Moreover, two-thirds of respondents say they'll shop at a different store with lower prices even if it's less convenient for them.

But for all this new prudence of consumers and the skittishness of retailers, investors have been making their own decisions: They're committing capital to those consumer-focused companies.

The SPDR S&P Retail (XRT), an ETF with holdings including Foot Locker (FL), Sears (SHLD), and CarMax (KMX), is up 82% in the past 12 months. Year-to-date, it's up 2.7%. The S&P is down 2.3%.

In fact, Bespoke Investment Group notes that the S&P 500 Retail sector actually made a new bull market high yesterday.

"While the Consumer Confidence report is indicating a weak consumer, the market still seems to be predicting strength from the consumer," Bespoke analysts say. "If it weren't for groups like retail, the overall market would be doing worse."

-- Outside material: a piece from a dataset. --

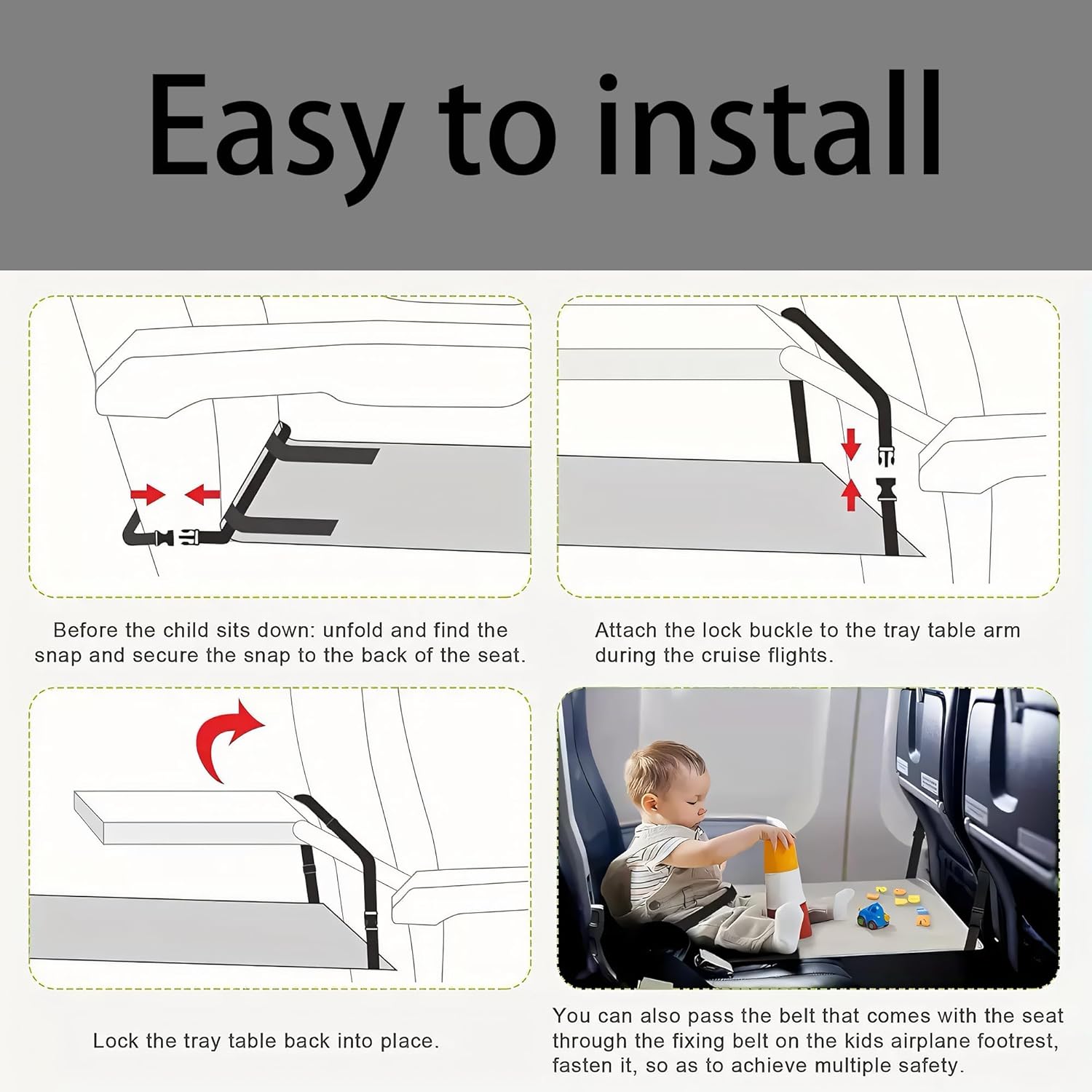 Easy to install

Before the child sits down: unfold and find the snap and secure the snap to the back of the seat.

Attach the lock buckle to the tray table arm during the cruise flights.

Lock the tray table back into place.

You can also pass the belt that comes with the seat through the fixing belt on the kids airplane footrest, fasten it, so as to achieve multiple safety.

How to explain the rocking retailers right now?

Jon Markman of Markman Capital Insight offers a theory: He points out that tax refunds are going out this month and next month, and they're larger than expected due to the delayed effect of tax cuts implemented last year in the $750 billion fiscal stimulus package.

"When families have extra money in difficult times, studies show they tend to pay down some debt and then spend the rest quickly at discount stores," Markman wrote clients in his morning missive today.

He says this accounts for the surprising strength in retailers ranging from Home Depot to Family Dollar (FDO), 99 Cents Only Stores (NDN), Ross Stores (ROST) and Costco (COST), all of which are at or near one-year highs.

However, Peter Boockvar, equity strategist at Miller Tabak, sees it a bit differently.

Investors have moved into the retailers, Boockvar argues, for the same reason they've regained optimism in many sectors of the market: They see that American businesses, in response to the economic downturn, engaged in some hard and fast cost-cutting.

Now, if these leaner and meaner businesses can just generate some decent sales growth in the months ahead, so investors figure, their bottom lines will receive meaningful, much-appreciated boosts.

Of course, as the year progresses, if sales don't materialize then even the leanest cost structure isn't going to drive EPS growth, Boockvar says, which is what he actually foresees and why he remains, in his words, "very bearish" on the retailers.

"I don't have the same optimism that revenue growth will meet expectations," he says. "Sales will disappoint and their cautious optimism will not be met as the year goes on."

So, for his part, Boockvar plans on steering wide and clear of the American consumer.

"I want to be less reliant on the US consumer, not more reliant," he says, adding, "You want your money where it is best treated and where it has the best growth prospects. To me, that's overseas markets, non-dollar assets, or big multinationals that do a good chunk of their business outside the US."